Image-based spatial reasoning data
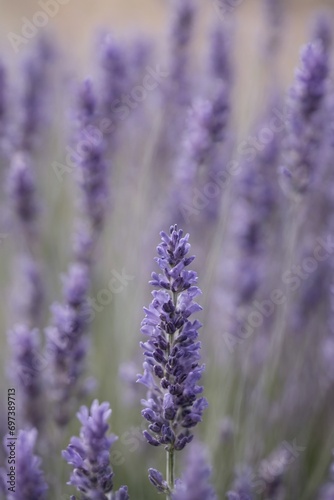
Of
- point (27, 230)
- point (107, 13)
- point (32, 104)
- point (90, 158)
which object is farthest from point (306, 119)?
point (107, 13)

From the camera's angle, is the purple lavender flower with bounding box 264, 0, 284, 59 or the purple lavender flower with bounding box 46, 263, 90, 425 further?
the purple lavender flower with bounding box 264, 0, 284, 59

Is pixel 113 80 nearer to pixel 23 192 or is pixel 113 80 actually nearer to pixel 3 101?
pixel 3 101

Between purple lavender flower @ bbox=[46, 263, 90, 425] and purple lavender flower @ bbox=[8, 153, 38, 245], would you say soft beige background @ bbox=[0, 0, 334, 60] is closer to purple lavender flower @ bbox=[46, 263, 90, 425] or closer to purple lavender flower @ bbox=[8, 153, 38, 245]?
purple lavender flower @ bbox=[8, 153, 38, 245]

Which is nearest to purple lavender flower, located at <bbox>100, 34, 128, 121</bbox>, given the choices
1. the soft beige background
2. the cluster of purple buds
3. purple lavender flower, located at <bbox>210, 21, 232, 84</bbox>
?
purple lavender flower, located at <bbox>210, 21, 232, 84</bbox>

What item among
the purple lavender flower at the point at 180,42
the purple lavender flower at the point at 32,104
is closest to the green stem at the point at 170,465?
the purple lavender flower at the point at 32,104

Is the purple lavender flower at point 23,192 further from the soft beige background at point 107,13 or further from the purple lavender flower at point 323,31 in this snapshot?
the soft beige background at point 107,13

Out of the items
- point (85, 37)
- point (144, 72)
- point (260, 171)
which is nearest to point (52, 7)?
point (144, 72)

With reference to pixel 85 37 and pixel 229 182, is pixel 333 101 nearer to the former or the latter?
pixel 229 182
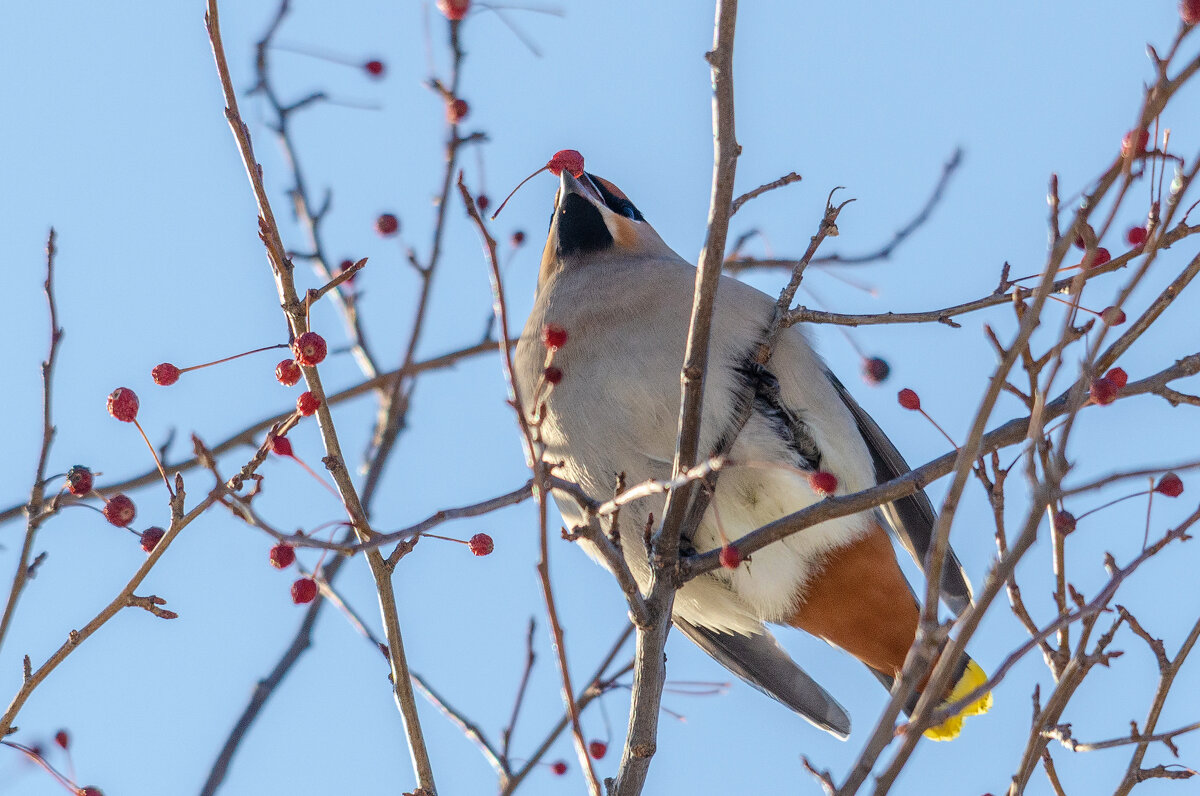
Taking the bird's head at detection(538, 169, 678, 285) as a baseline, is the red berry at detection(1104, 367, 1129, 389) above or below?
below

SET PROBLEM =
Please express every line of the listing above as a Markdown table with the columns Row and Line, numbering the rows in order. Leave out the blank lines and the pictures.

THE RESULT =
| Row | Line |
|---|---|
| 1 | Of |
| 2 | - point (27, 230) |
| 3 | - point (107, 13) |
| 4 | - point (32, 104) |
| 5 | - point (90, 158) |
| 6 | which object is farthest from point (306, 119)? |
| 7 | point (107, 13) |
| 8 | From the camera's angle, is the purple lavender flower with bounding box 264, 0, 284, 59 or the purple lavender flower with bounding box 46, 263, 90, 425 further? |
| 9 | the purple lavender flower with bounding box 264, 0, 284, 59 |
| 10 | Is pixel 113 80 nearer to pixel 23 192 or is pixel 113 80 actually nearer to pixel 3 101? |
| 11 | pixel 3 101 |
| 12 | Between purple lavender flower @ bbox=[46, 263, 90, 425] and purple lavender flower @ bbox=[8, 153, 38, 245], would you say soft beige background @ bbox=[0, 0, 334, 60] is closer to purple lavender flower @ bbox=[46, 263, 90, 425] or closer to purple lavender flower @ bbox=[8, 153, 38, 245]? |
| 13 | purple lavender flower @ bbox=[8, 153, 38, 245] |
| 14 | Which is nearest to purple lavender flower, located at <bbox>100, 34, 128, 121</bbox>, given the choices |
| 15 | 1. the soft beige background |
| 16 | 2. the cluster of purple buds |
| 17 | 3. purple lavender flower, located at <bbox>210, 21, 232, 84</bbox> |
| 18 | ? |
| 19 | purple lavender flower, located at <bbox>210, 21, 232, 84</bbox> |
| 20 | What item among |
| 21 | the purple lavender flower at the point at 180,42 |
| 22 | the purple lavender flower at the point at 32,104 |
| 23 | is closest to the green stem at the point at 170,465? |
| 24 | the purple lavender flower at the point at 32,104 |
| 25 | Is the purple lavender flower at point 23,192 further from the soft beige background at point 107,13 or further from the purple lavender flower at point 323,31 in this snapshot? |
| 26 | the soft beige background at point 107,13 |
| 27 | Out of the items |
| 28 | - point (85, 37) |
| 29 | - point (144, 72) |
| 30 | - point (260, 171) |
| 31 | which is nearest to point (52, 7)? |
| 32 | point (144, 72) |
| 33 | With reference to pixel 85 37 and pixel 229 182, is pixel 333 101 nearer to the former or the latter? |
| 34 | pixel 229 182 |
| 35 | Taking the bird's head at detection(538, 169, 678, 285) as a baseline, is the red berry at detection(1104, 367, 1129, 389) above or below? |
| 36 | below |